In an interview with Yahoo Sports this week, Sankey suggested that the NCAA and its enforcement staff are “distracted” by NIL-related recruiting cases. Though he did not address specific cases, at least two programs in his own league are under investigation over such matters, including Tennessee and Florida. The association recently levied sanctions on Florida State for NIL-related recruiting violations as well.

“I have a history of not commenting on specific matters,” Sankey said when asked about the Tennessee case. “What’s in front of us are a big set of realities. Not simply — quote — cases, but big realities. We need to be dealing with the big realities.”

Those realities are at the center of news that emerged earlier Friday. The SEC and Big Ten are creating a joint advisory group of presidents and athletic directors to explore those most pressing challenges before college athletics.

Those issues include, most notably, more than a half-dozen ongoing antitrust cases that challenge NCAA policy regulating transfer movement, NIL inducements and tampering, as well as cases that could make athletes employees and one, House v. NCAA, that could cost the association billions in retroactive NIL.

“Those are the big pictures that need to be resolved as the primary focus,” Sankey said. “We shouldn’t be distracted by specific matters. We need to deal with the big picture.”

Asked to clarify if he is describing investigations as “distractions,” Sankey said, “I’ll stop there.”

SEC commissioner Greg Sankey is one of the most influential people in college athletics. (Johnnie Izquierdo/Getty Images)
SEC commissioner Greg Sankey is one of the most influential people in college athletics. (Johnnie Izquierdo/Getty Images)

Tennessee’s administration is taking a similar approach to the investigation.
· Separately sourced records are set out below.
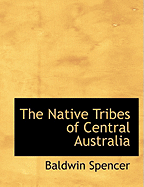 The Native Tribes of Central Australia

Baldwin Spencer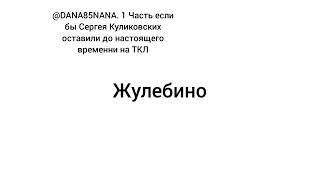 @DANA85NANA. 1 Часть если бы Сергея Куликовских оставили до настоящего временни на ТКЛ

Жулебино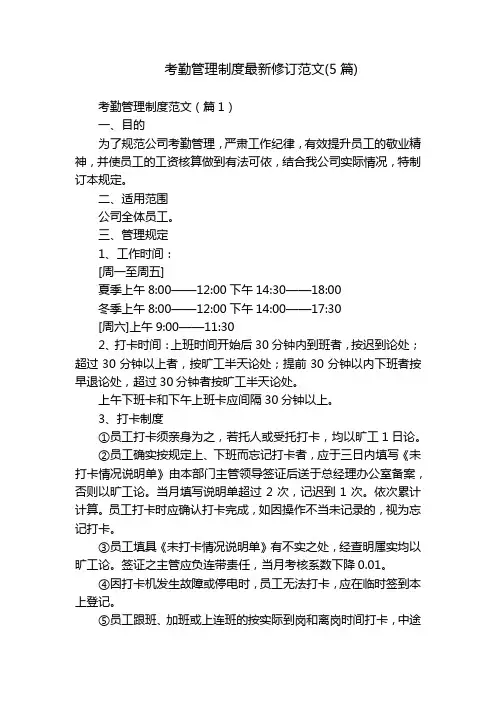 考勤管理制度最新修订范文(5 篇)

考勤管理制度范文（篇 1）

一、目的

为了规范公司考勤管理，严肃工作纪律，有效提升员工的敬业精神，并使员工的工资核算做到有法可依，结合我公司实际情况，特制订本规定。

二、适用范围

公司全体员工。

三、管理规定

1、工作时间：

[周一至周五]

夏季上午 8:00——12:00 下午 14:30——18:00

冬季上午 8:00——12:00 下午 14:00——17:30

[周六]上午 9:00——11:30

2、打卡时间：上班时间开始后 30 分钟内到班者，按迟到论处；超过 30 分钟以上者，按旷工半天论处；提前 30 分钟以内下班者按早退论处，超过 30 分钟者按旷工半天论处。

上午下班卡和下午上班卡应间隔 30 分钟以上。

3、打卡制度

①员工打卡须亲身为之，若托人或受托打卡，均以旷工 1 日论。

②员工确实按规定上、下班而忘记打卡者，应于三日内填写《未打卡情况说明单》由本部门主管领导签证后送于总经理办公室备案，否则以旷工论。当月填写说明单超过 2 次，记迟到 1 次。依次累计计算。员工打卡时应确认打卡完成，如因操作不当未记录的，视为忘记打卡。

③员工填具《未打卡情况说明单》有不实之处，经查明属实均以旷工论。签证之主管应负连带责任，当月考核系数下降 0.01。

④因打卡机发生故障或停电时，员工无法打卡，应在临时签到本上登记。

⑤员工跟班、加班或上连班的按实际到岗和离岗时间打卡，中途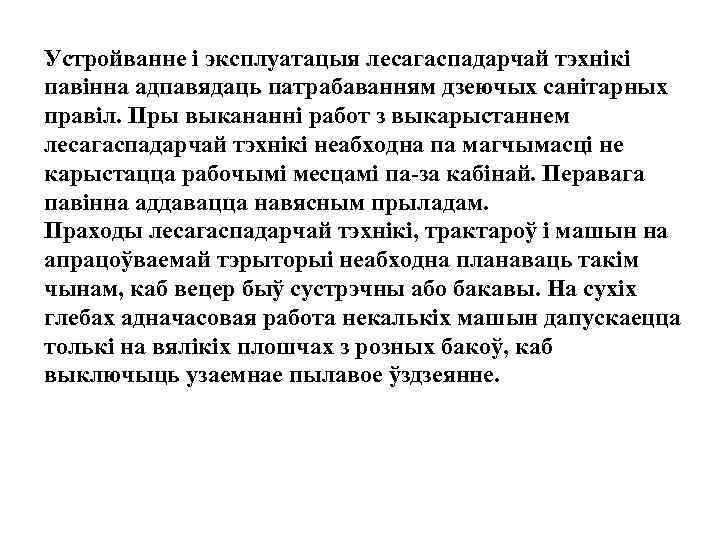 Устройванне і эксплуатацыя лесагаспадарчай тэхнікі павінна адпавядаць патрабаванням дзеючых санітарных правіл. Пры выкананні работ з выкарыстаннем лесагаспадарчай тэхнікі неабходна па магчымасці не карыстацца рабочымі месцамі па-за кабінай. Перавага павінна аддавацца навясным прыладам.
Праходы лесагаспадарчай тэхнікі, трактароў і машын на апрацоўваемай тэрыторыі неабходна планаваць такім чынам, каб вецер быў сустрэчны або бакавы. На сухіх глебах адначасовая работа некалькіх машын дапускаецца толькі на вялікіх плошчах з розных бакоў, каб выключыць узаемнае пылавое ўздзеянне.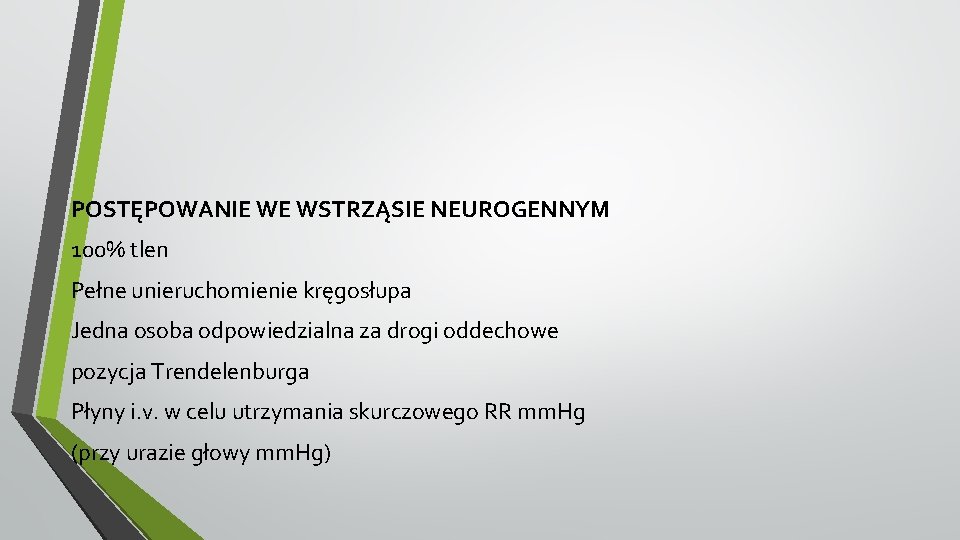 POSTĘPOWANIE WE WSTRZĄSIE NEUROGENNYM

100% tlen

Pełne unieruchomienie kręgosłupa

Jedna osoba odpowiedzialna za drogi oddechowe

pozycja Trendelenburga

Płyny i.v. w celu utrzymania skurczowego RR mm.Hg

(przy urazie głowy mm.Hg)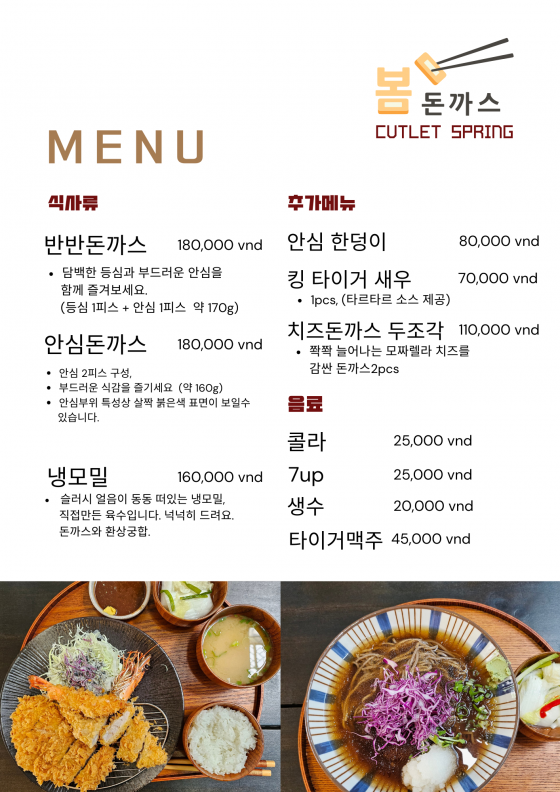 봄 돈까스
CUTLET SPRING

MENU

식사류

반반돈까스 180,000 vnd

• 담백한 등심과 부드러운 안심을 함께 즐겨보세요. (등심 1피스 + 안심 1피스 약 170g)

안심돈까스 180,000 vnd

• 안심 2피스 구성,
• 부드러운 식감을 즐기세요 (약 160g)
• 안심부위 특성상 살짝 붉은색 표면이 보일수 있습니다.

냉모밀 160,000 vnd

• 슬러시 얼음이 동동 떠있는 냉모밀, 직접만든 육수입니다. 넉넉히 드려요. 돈까스와 환상궁합.

추가메뉴

안심 한덩이 80,000 vnd

킹 타이거 새우 70,000 vnd

• 1pcs, (타르타르 소스 제공)

치즈돈까스 두조각 110,000 vnd

• 쫙쫙 늘어나는 모짜렐라 치즈를 감싼 돈까스2pcs

음료

콜라 25,000 vnd

7up 25,000 vnd

생수 20,000 vnd

타이거맥주 45,000 vnd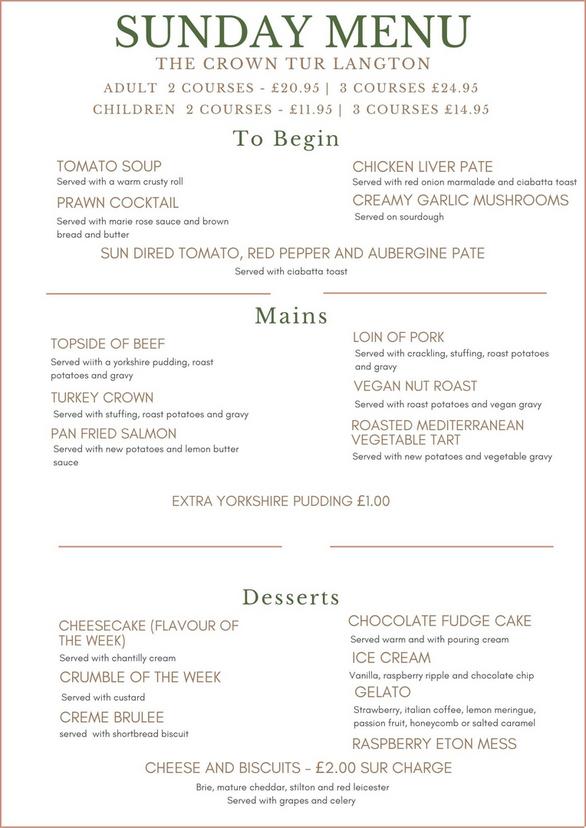 SUNDAY MENU
THE CROWN TUR LANGTON
ADULT 2 COURSES - £20.95 | 3 COURSES £24.95
CHILDREN 2 COURSES - £11.95 | 3 COURSES £14.95

To Begin

TOMATO SOUP
Served with a warm crusty roll

PRAWN COCKTAIL
Served with marie rose sauce and brown bread and butter

CHICKEN LIVER PATE
Served with red onion marmalade and ciabatta toast

CREAMY GARLIC MUSHROOMS
Served on sourdough

SUN DIRED TOMATO, RED PEPPER AND AUBERGINE PATE
Served with ciabatta toast

Mains

TOPSIDE OF BEEF
Served wiith a yorkshire pudding, roast potatoes and gravy

TURKEY CROWN
Served with stuffing, roast potatoes and gravy

PAN FRIED SALMON
Served with new potatoes and lemon butter sauce

LOIN OF PORK
Served with crackling, stuffing, roast potatoes and gravy

VEGAN NUT ROAST
Served with roast potatoes and vegan gravy

ROASTED MEDITERRANEAN VEGETABLE TART
Served with new potatoes and vegetable gravy

EXTRA YORKSHIRE PUDDING £1.00

Desserts

CHEESECAKE (FLAVOUR OF THE WEEK)
Served with chantilly cream

CRUMBLE OF THE WEEK
Served with custard

CREME BRULEE
served with shortbread biscuit

CHOCOLATE FUDGE CAKE
Served warm and with pouring cream

ICE CREAM
Vanilla, raspberry ripple and chocolate chip

GELATO
Strawberry, italian coffee, lemon meringue, passion fruit, honeycomb or salted caramel

RASPBERRY ETON MESS

CHEESE AND BISCUITS - £2.00 SUR CHARGE
Brie, mature cheddar, stilton and red leicester
Served with grapes and celery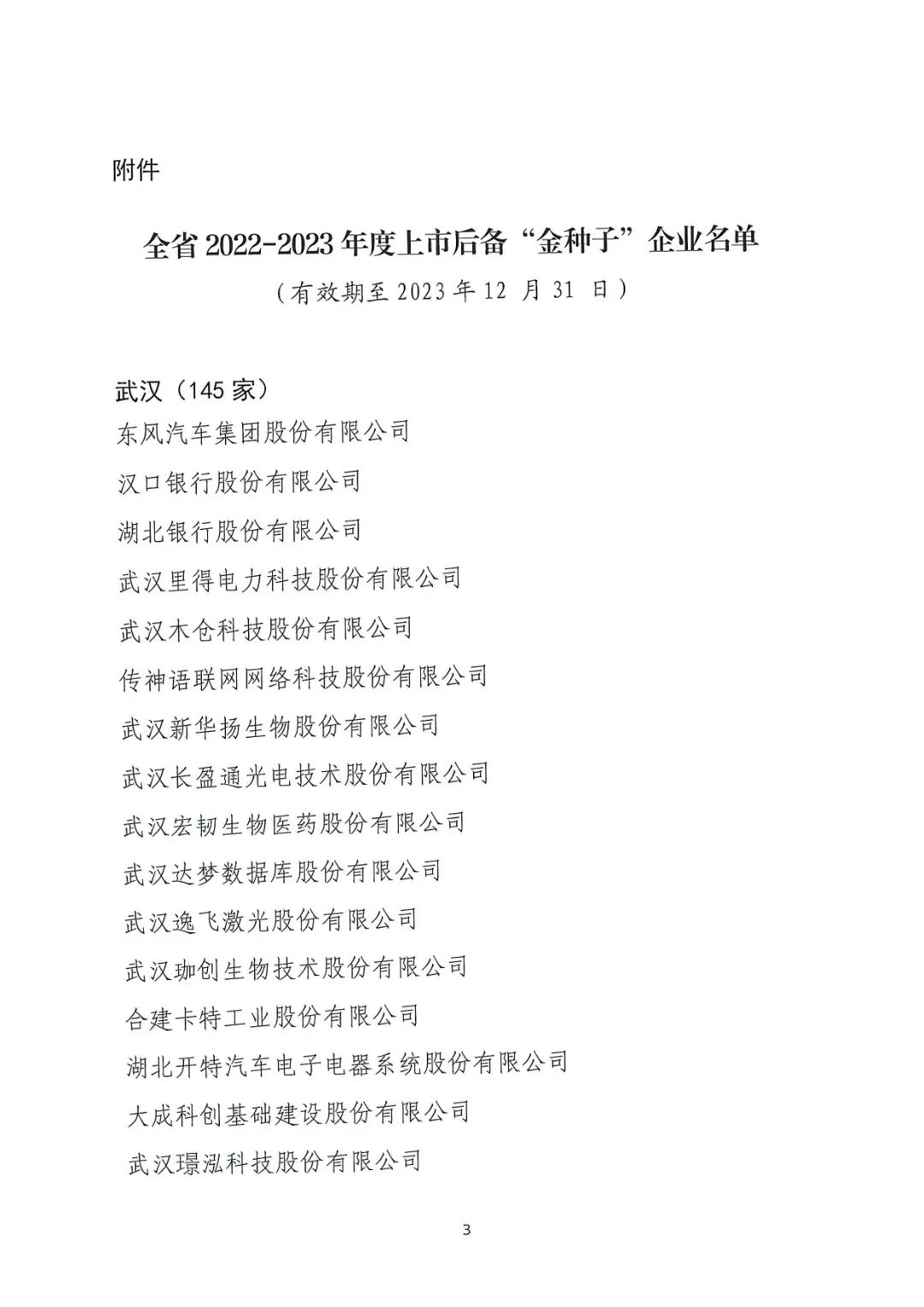 附件

全省2022-2023年度上市后备“金种子”企业名单
（有效期至2023年12月31日）

武汉（145家）
东风汽车集团股份有限公司
汉口银行股份有限公司
湖北银行股份有限公司
武汉里得电力科技股份有限公司
武汉木仓科技股份有限公司
传神语联网网络科技股份有限公司
武汉新华扬生物股份有限公司
武汉长盈通光电技术股份有限公司
武汉宏韧生物医药股份有限公司
武汉达梦数据库股份有限公司
武汉逸飞激光股份有限公司
武汉珈创生物技术股份有限公司
合建卡特工业股份有限公司
湖北开特汽车电子电器系统股份有限公司
大成科创基础建设股份有限公司
武汉璟泓科技股份有限公司

3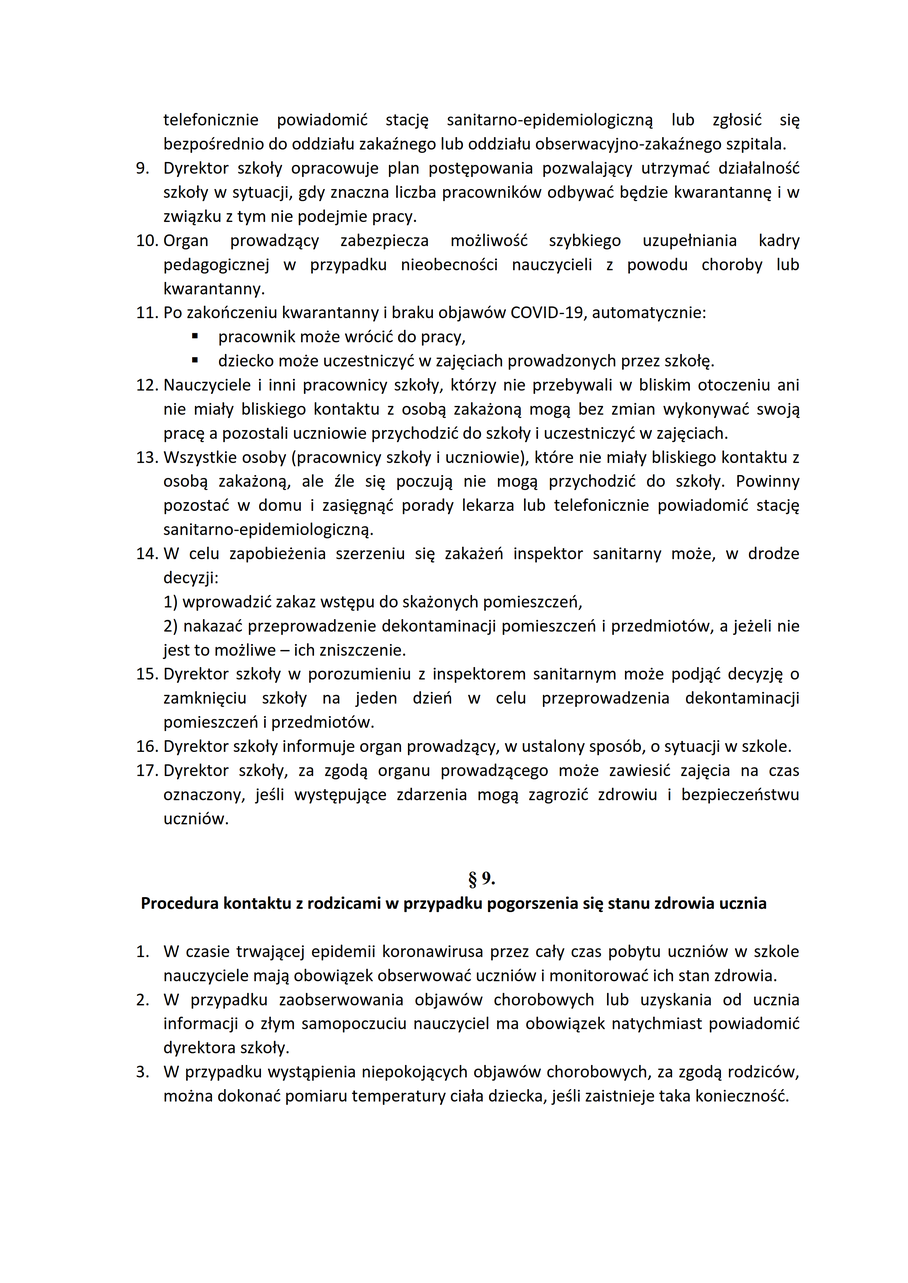 telefonicznie powiadomić stację sanitarno-epidemiologiczną lub zgłosić się bezpośrednio do oddziału zakaźnego lub oddziału obserwacyjno-zakaźnego szpitala.
9. Dyrektor szkoły opracowuje plan postępowania pozwalający utrzymać działalność szkoły w sytuacji, gdy znaczna liczba pracowników odbywać będzie kwarantannę i w związku z tym nie podejmie pracy.
10. Organ prowadzący zabezpiecza możliwość szybkiego uzupełniania kadry pedagogicznej w przypadku nieobecności nauczycieli z powodu choroby lub kwarantanny.
11. Po zakończeniu kwarantanny i braku objawów COVID-19, automatycznie:
▪ pracownik może wrócić do pracy,
▪ dziecko może uczestniczyć w zajęciach prowadzonych przez szkołę.
12. Nauczyciele i inni pracownicy szkoły, którzy nie przebywali w bliskim otoczeniu ani nie miały bliskiego kontaktu z osobą zakażoną mogą bez zmian wykonywać swoją pracę a pozostali uczniowie przychodzić do szkoły i uczestniczyć w zajęciach.
13. Wszystkie osoby (pracownicy szkoły i uczniowie), które nie miały bliskiego kontaktu z osobą zakażoną, ale źle się poczują nie mogą przychodzić do szkoły. Powinny pozostać w domu i zasięgnąć porady lekarza lub telefonicznie powiadomić stację sanitarno-epidemiologiczną.
14. W celu zapobieżenia szerzeniu się zakażeń inspektor sanitarny może, w drodze decyzji:
1) wprowadzić zakaz wstępu do skażonych pomieszczeń,
2) nakazać przeprowadzenie dekontaminacji pomieszczeń i przedmiotów, a jeżeli nie jest to możliwe – ich zniszczenie.
15. Dyrektor szkoły w porozumieniu z inspektorem sanitarnym może podjąć decyzję o zamknięciu szkoły na jeden dzień w celu przeprowadzenia dekontaminacji pomieszczeń i przedmiotów.
16. Dyrektor szkoły informuje organ prowadzący, w ustalony sposób, o sytuacji w szkole.
17. Dyrektor szkoły, za zgodą organu prowadzącego może zawiesić zajęcia na czas oznaczony, jeśli występujące zdarzenia mogą zagrozić zdrowiu i bezpieczeństwu uczniów.

§ 9.
Procedura kontaktu z rodzicami w przypadku pogorszenia się stanu zdrowia ucznia

1. W czasie trwającej epidemii koronawirusa przez cały czas pobytu uczniów w szkole nauczyciele mają obowiązek obserwować uczniów i monitorować ich stan zdrowia.
2. W przypadku zaobserwowania objawów chorobowych lub uzyskania od ucznia informacji o złym samopoczuciu nauczyciel ma obowiązek natychmiast powiadomić dyrektora szkoły.
3. W przypadku wystąpienia niepokojących objawów chorobowych, za zgodą rodziców, można dokonać pomiaru temperatury ciała dziecka, jeśli zaistnieje taka konieczność.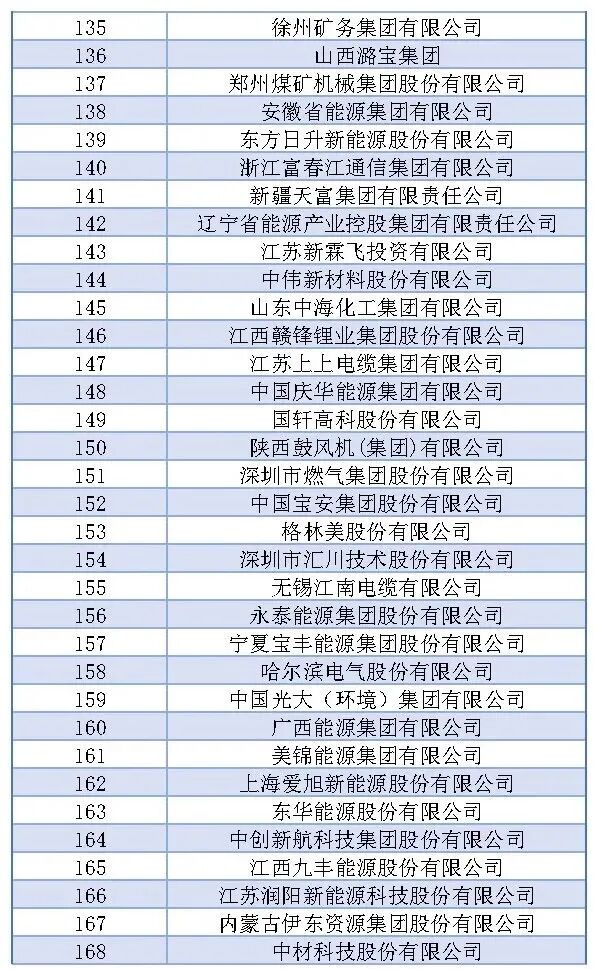 | 135 | 徐州矿务集团有限公司 |
|---|---|
| 136 | 山西潞宝集团 |
| 137 | 郑州煤矿机械集团股份有限公司 |
| 138 | 安徽省能源集团有限公司 |
| 139 | 东方日升新能源股份有限公司 |
| 140 | 浙江富春江通信集团有限公司 |
| 141 | 新疆天富集团有限责任公司 |
| 142 | 辽宁省能源产业控股集团有限责任公司 |
| 143 | 江苏新霖飞投资有限公司 |
| 144 | 中伟新材料股份有限公司 |
| 145 | 山东中海化工集团有限公司 |
| 146 | 江西赣锋锂业集团股份有限公司 |
| 147 | 江苏上上电缆集团有限公司 |
| 148 | 中国庆华能源集团有限公司 |
| 149 | 国轩高科股份有限公司 |
| 150 | 陕西鼓风机(集团)有限公司 |
| 151 | 深圳市燃气集团股份有限公司 |
| 152 | 中国宝安集团股份有限公司 |
| 153 | 格林美股份有限公司 |
| 154 | 深圳市汇川技术股份有限公司 |
| 155 | 无锡江南电缆有限公司 |
| 156 | 永泰能源集团股份有限公司 |
| 157 | 宁夏宝丰能源集团股份有限公司 |
| 158 | 哈尔滨电气股份有限公司 |
| 159 | 中国光大（环境）集团有限公司 |
| 160 | 广西能源集团有限公司 |
| 161 | 美锦能源集团有限公司 |
| 162 | 上海爱旭新能源股份有限公司 |
| 163 | 东华能源股份有限公司 |
| 164 | 中创新航科技集团股份有限公司 |
| 165 | 江西九丰能源股份有限公司 |
| 166 | 江苏润阳新能源科技股份有限公司 |
| 167 | 内蒙古伊东资源集团股份有限公司 |
| 168 | 中材科技股份有限公司 |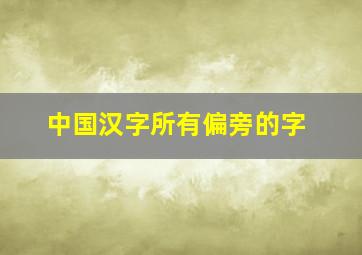 中国汉字所有偏旁的字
Its university and athletic administration has released scathing statements portraying the NCAA’s inquiry as baseless, accusing the association of leaking details of the investigation and lambasting NCAA officials for their ignorance of the college environment.

In response to the investigation, attorneys general from Tennessee and Virginia filed a lawsuit against the NCAA, seeking a restraining order that would prevent the association from enforcing its recruiting policy on NIL-related inducements and tampering.

In a statement he released Thursday, Tennessee athletic director Danny White echoed comments from Sankey but in a bolder way, calling the inquiry “obviously silly and not productive.”

“We need to be spending our time and energy on solutions to better organize college athletics in the NIL era,” White wrote.

The investigation into Tennessee stems from the courtship, by its booster collective, of then-five-star quarterback and current freshman Nico Iamaleava, sources tell Yahoo Sports. The case, like House v. NCAA, could produce a ground-breaking ruling that ends all NIL restrictions.

At the center of the case is the NCAA’s somewhat murky NIL guidelines, ever-evolving guidance that even the association acknowledges needed multiple clarifications over the past two years. Tennessee contends that the NCAA is retroactively punishing the school for potential violations that transpired during an ambiguous time at the start of the NIL era.

“After reviewing thousands of Tennessee coach and personnel phone records, NCAA investigators didn’t find a single NIL violation, so they moved the goal post to fit a predetermined outcome,” White said in his statement. “They are stating the nebulous, contradictory NIL guidelines (written by the NCAA not the membership) don’t matter and applying the old booster bylaws to collectives.

“If that’s the case,” White continued, “then 100% of the major programs in college athletics have significant violations.”